Content starts

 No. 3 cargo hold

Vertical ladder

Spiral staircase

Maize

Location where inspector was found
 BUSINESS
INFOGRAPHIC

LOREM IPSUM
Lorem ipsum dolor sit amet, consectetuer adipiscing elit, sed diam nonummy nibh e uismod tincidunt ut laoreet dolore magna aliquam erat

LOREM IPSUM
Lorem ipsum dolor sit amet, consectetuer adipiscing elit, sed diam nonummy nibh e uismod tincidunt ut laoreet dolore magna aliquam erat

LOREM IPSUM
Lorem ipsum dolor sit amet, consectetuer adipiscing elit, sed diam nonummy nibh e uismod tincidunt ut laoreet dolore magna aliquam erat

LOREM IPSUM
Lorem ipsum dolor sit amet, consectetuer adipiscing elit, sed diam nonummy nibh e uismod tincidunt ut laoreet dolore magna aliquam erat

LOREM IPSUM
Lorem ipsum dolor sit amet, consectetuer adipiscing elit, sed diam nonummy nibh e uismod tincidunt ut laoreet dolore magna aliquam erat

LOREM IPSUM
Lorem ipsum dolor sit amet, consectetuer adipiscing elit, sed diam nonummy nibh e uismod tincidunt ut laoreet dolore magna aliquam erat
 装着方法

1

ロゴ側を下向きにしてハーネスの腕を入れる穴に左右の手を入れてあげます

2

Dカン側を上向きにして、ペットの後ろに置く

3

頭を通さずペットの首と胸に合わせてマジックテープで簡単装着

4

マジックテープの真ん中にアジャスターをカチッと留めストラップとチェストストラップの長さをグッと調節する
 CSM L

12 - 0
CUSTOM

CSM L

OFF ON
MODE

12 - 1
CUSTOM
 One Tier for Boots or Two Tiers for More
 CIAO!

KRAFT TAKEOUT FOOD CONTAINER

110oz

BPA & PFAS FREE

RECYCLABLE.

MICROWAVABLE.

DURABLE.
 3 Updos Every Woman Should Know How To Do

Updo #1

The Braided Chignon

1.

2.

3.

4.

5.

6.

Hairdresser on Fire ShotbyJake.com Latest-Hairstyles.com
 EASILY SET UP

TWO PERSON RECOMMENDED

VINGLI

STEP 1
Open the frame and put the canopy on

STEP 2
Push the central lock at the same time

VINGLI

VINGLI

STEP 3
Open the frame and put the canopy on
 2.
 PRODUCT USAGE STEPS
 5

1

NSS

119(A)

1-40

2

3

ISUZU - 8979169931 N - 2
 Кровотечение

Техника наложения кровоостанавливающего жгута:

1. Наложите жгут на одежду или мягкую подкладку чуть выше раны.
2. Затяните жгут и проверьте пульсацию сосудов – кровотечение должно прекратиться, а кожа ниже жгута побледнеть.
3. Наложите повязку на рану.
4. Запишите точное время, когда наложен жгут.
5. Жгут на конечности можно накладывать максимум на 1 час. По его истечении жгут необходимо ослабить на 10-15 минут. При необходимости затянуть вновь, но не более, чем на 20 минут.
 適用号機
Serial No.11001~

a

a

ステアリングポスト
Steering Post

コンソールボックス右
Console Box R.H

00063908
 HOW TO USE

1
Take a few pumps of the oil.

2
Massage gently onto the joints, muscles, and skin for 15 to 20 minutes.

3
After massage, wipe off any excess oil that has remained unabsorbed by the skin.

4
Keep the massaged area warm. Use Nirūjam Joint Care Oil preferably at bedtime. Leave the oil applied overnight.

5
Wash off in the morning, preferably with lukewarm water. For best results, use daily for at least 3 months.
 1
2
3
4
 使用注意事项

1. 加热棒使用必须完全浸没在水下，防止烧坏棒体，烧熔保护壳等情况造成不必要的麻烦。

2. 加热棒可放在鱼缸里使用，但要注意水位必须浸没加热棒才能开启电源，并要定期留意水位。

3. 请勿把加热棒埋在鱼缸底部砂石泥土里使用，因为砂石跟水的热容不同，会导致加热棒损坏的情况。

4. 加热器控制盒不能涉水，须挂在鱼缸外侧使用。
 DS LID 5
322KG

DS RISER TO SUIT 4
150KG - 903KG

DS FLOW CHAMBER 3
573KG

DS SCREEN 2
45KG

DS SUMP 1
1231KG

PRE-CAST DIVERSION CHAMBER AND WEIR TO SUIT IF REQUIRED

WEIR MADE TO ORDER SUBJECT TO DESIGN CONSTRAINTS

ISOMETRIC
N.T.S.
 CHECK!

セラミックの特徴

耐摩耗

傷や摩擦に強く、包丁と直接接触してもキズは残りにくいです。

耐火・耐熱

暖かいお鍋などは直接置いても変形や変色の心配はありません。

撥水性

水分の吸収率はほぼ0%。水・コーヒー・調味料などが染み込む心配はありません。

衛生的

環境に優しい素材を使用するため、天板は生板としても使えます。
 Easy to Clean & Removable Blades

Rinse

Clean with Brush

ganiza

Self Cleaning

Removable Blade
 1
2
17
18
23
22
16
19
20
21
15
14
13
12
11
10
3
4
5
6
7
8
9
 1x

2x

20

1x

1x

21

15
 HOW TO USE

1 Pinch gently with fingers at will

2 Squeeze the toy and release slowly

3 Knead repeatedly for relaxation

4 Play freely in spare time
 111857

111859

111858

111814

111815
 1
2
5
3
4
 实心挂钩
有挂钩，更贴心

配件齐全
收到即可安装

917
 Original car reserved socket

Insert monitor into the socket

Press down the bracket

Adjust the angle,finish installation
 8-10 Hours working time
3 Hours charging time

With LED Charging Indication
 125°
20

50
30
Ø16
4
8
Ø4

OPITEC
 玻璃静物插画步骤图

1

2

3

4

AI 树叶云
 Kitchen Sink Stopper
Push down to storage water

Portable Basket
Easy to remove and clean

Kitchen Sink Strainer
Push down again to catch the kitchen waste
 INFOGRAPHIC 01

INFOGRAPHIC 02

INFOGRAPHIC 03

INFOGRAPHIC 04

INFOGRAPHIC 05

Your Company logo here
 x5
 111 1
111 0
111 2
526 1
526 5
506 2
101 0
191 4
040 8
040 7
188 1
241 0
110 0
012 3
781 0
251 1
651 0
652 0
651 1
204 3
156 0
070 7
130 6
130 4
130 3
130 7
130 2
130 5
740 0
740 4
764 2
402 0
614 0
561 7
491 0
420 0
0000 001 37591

Content ends

--- Problem requirements ---
Reproduce the listing above character for character.

--- Solution for this task ---
 No. 3 cargo hold

Vertical ladder

Spiral staircase

Maize

Location where inspector was found
 BUSINESS
INFOGRAPHIC

LOREM IPSUM
Lorem ipsum dolor sit amet, consectetuer adipiscing elit, sed diam nonummy nibh e uismod tincidunt ut laoreet dolore magna aliquam erat

LOREM IPSUM
Lorem ipsum dolor sit amet, consectetuer adipiscing elit, sed diam nonummy nibh e uismod tincidunt ut laoreet dolore magna aliquam erat

LOREM IPSUM
Lorem ipsum dolor sit amet, consectetuer adipiscing elit, sed diam nonummy nibh e uismod tincidunt ut laoreet dolore magna aliquam erat

LOREM IPSUM
Lorem ipsum dolor sit amet, consectetuer adipiscing elit, sed diam nonummy nibh e uismod tincidunt ut laoreet dolore magna aliquam erat

LOREM IPSUM
Lorem ipsum dolor sit amet, consectetuer adipiscing elit, sed diam nonummy nibh e uismod tincidunt ut laoreet dolore magna aliquam erat

LOREM IPSUM
Lorem ipsum dolor sit amet, consectetuer adipiscing elit, sed diam nonummy nibh e uismod tincidunt ut laoreet dolore magna aliquam erat
 装着方法

1

ロゴ側を下向きにしてハーネスの腕を入れる穴に左右の手を入れてあげます

2

Dカン側を上向きにして、ペットの後ろに置く

3

頭を通さずペットの首と胸に合わせてマジックテープで簡単装着

4

マジックテープの真ん中にアジャスターをカチッと留めストラップとチェストストラップの長さをグッと調節する
 CSM L

12 - 0
CUSTOM

CSM L

OFF ON
MODE

12 - 1
CUSTOM
 One Tier for Boots or Two Tiers for More
 CIAO!

KRAFT TAKEOUT FOOD CONTAINER

110oz

BPA & PFAS FREE

RECYCLABLE.

MICROWAVABLE.

DURABLE.
 3 Updos Every Woman Should Know How To Do

Updo #1

The Braided Chignon

1.

2.

3.

4.

5.

6.

Hairdresser on Fire ShotbyJake.com Latest-Hairstyles.com
 EASILY SET UP

TWO PERSON RECOMMENDED

VINGLI

STEP 1
Open the frame and put the canopy on

STEP 2
Push the central lock at the same time

VINGLI

VINGLI

STEP 3
Open the frame and put the canopy on
 2.
 PRODUCT USAGE STEPS
 5

1

NSS

119(A)

1-40

2

3

ISUZU - 8979169931 N - 2
 Кровотечение

Техника наложения кровоостанавливающего жгута:

1. Наложите жгут на одежду или мягкую подкладку чуть выше раны.
2. Затяните жгут и проверьте пульсацию сосудов – кровотечение должно прекратиться, а кожа ниже жгута побледнеть.
3. Наложите повязку на рану.
4. Запишите точное время, когда наложен жгут.
5. Жгут на конечности можно накладывать максимум на 1 час. По его истечении жгут необходимо ослабить на 10-15 минут. При необходимости затянуть вновь, но не более, чем на 20 минут.
 適用号機
Serial No.11001~

a

a

ステアリングポスト
Steering Post

コンソールボックス右
Console Box R.H

00063908
 HOW TO USE

1
Take a few pumps of the oil.

2
Massage gently onto the joints, muscles, and skin for 15 to 20 minutes.

3
After massage, wipe off any excess oil that has remained unabsorbed by the skin.

4
Keep the massaged area warm. Use Nirūjam Joint Care Oil preferably at bedtime. Leave the oil applied overnight.

5
Wash off in the morning, preferably with lukewarm water. For best results, use daily for at least 3 months.
 1
2
3
4
 使用注意事项

1. 加热棒使用必须完全浸没在水下，防止烧坏棒体，烧熔保护壳等情况造成不必要的麻烦。

2. 加热棒可放在鱼缸里使用，但要注意水位必须浸没加热棒才能开启电源，并要定期留意水位。

3. 请勿把加热棒埋在鱼缸底部砂石泥土里使用，因为砂石跟水的热容不同，会导致加热棒损坏的情况。

4. 加热器控制盒不能涉水，须挂在鱼缸外侧使用。
 DS LID 5
322KG

DS RISER TO SUIT 4
150KG - 903KG

DS FLOW CHAMBER 3
573KG

DS SCREEN 2
45KG

DS SUMP 1
1231KG

PRE-CAST DIVERSION CHAMBER AND WEIR TO SUIT IF REQUIRED

WEIR MADE TO ORDER SUBJECT TO DESIGN CONSTRAINTS

ISOMETRIC
N.T.S.
 CHECK!

セラミックの特徴

耐摩耗

傷や摩擦に強く、包丁と直接接触してもキズは残りにくいです。

耐火・耐熱

暖かいお鍋などは直接置いても変形や変色の心配はありません。

撥水性

水分の吸収率はほぼ0%。水・コーヒー・調味料などが染み込む心配はありません。

衛生的

環境に優しい素材を使用するため、天板は生板としても使えます。
 Easy to Clean & Removable Blades

Rinse

Clean with Brush

ganiza

Self Cleaning

Removable Blade
 1
2
17
18
23
22
16
19
20
21
15
14
13
12
11
10
3
4
5
6
7
8
9
 1x

2x

20

1x

1x

21

15
 HOW TO USE

1 Pinch gently with fingers at will

2 Squeeze the toy and release slowly

3 Knead repeatedly for relaxation

4 Play freely in spare time
 111857

111859

111858

111814

111815
 1
2
5
3
4
 实心挂钩
有挂钩，更贴心

配件齐全
收到即可安装

917
 Original car reserved socket

Insert monitor into the socket

Press down the bracket

Adjust the angle,finish installation
 8-10 Hours working time
3 Hours charging time

With LED Charging Indication
 125°
20

50
30
Ø16
4
8
Ø4

OPITEC
 玻璃静物插画步骤图

1

2

3

4

AI 树叶云
 Kitchen Sink Stopper
Push down to storage water

Portable Basket
Easy to remove and clean

Kitchen Sink Strainer
Push down again to catch the kitchen waste
 INFOGRAPHIC 01

INFOGRAPHIC 02

INFOGRAPHIC 03

INFOGRAPHIC 04

INFOGRAPHIC 05

Your Company logo here
 x5
 111 1
111 0
111 2
526 1
526 5
506 2
101 0
191 4
040 8
040 7
188 1
241 0
110 0
012 3
781 0
251 1
651 0
652 0
651 1
204 3
156 0
070 7
130 6
130 4
130 3
130 7
130 2
130 5
740 0
740 4
764 2
402 0
614 0
561 7
491 0
420 0
0000 001 37591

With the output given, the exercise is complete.